Fadil Kosumi n’a pas fini de se faire entendre

Cela faisait longtemps que l’on voulait parler avec lui, Fadil Kosumi. La première fois où on l’a vu, il gardait les buts du FC Orbe, où il a obtenu la promotion en 2e ligue. Ensuite, on l’a retrouvé un peu partout dans le canton, de Saint-Prex à Morges, en passant par Porto Lausanne aujourd’hui. Jamais on ne lui avait parlé, mais on avait souvent été impressionné par la qualité de son jeu au pied et son caractère et on s’est toujours demandé pourquoi aucun club de 1re ligue ne faisait appel à lui, comme titulaire ou comme remplaçant, du moins au début.

Alors, on s’est approché de lui, autour d’un terrain, un jour où il était venu voir jouer des copains un dimanche matin. On lui a demandé s’il serait d’accord de nous parler de lui, tout simplement, mais il a commencé par se montrer réticent. « Je n’ai rien fait de spécial », s’est-il justifié. On a insisté une fois de plus, quelques semaines plus tard. Il a fini par accepter de s’asseoir autour d’une table avec nous, à Chavannes-près-Renens, un beau vendredi d’été.

» **DONNÉES AFFICHÉES**:
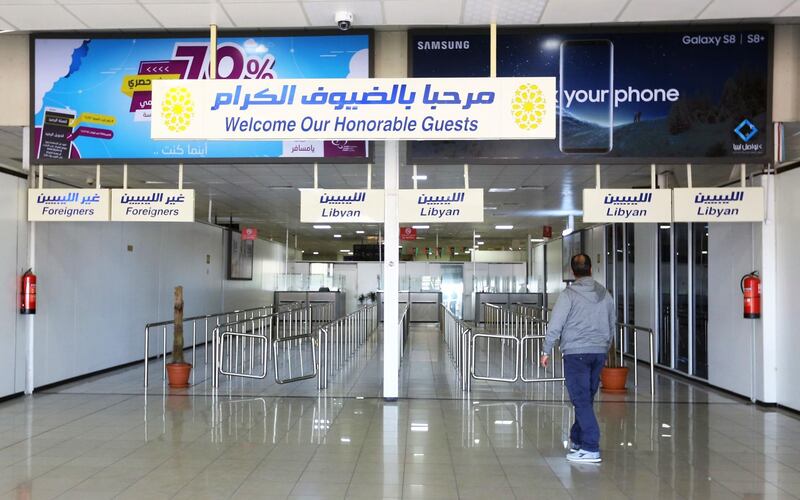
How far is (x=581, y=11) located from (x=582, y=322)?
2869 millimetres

---

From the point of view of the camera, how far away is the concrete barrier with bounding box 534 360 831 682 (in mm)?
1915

» **CONSIGNE**:
D'après l'extrait sur Fadil Kosumi, dans quelle localité a-t-il fini par accepter de s'asseoir autour d'une table pour parler de lui ?

» **RÉPONSE COMPLÈTE**:
À Chavannes-près-Renens, un beau vendredi d'été.